> _About this exercise_:
Count up every line of the data in which "States" occurs. The reply is one number and nothing more.

> _Supplied information_:

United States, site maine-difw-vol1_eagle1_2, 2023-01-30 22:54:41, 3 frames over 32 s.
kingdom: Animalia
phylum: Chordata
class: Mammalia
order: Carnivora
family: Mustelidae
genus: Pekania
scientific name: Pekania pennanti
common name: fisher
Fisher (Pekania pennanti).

...

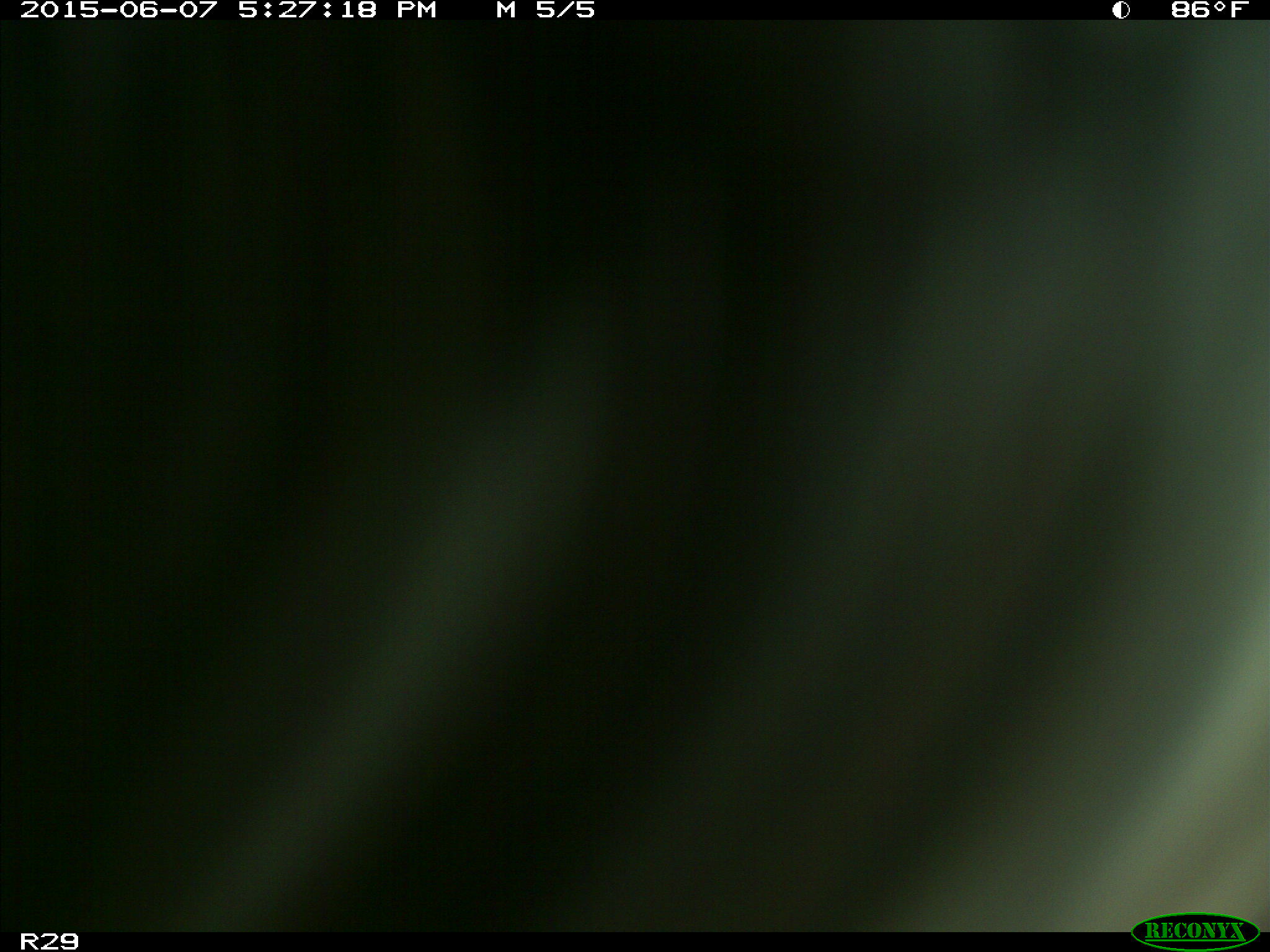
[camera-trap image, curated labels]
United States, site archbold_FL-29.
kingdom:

> _Expected answer_:
2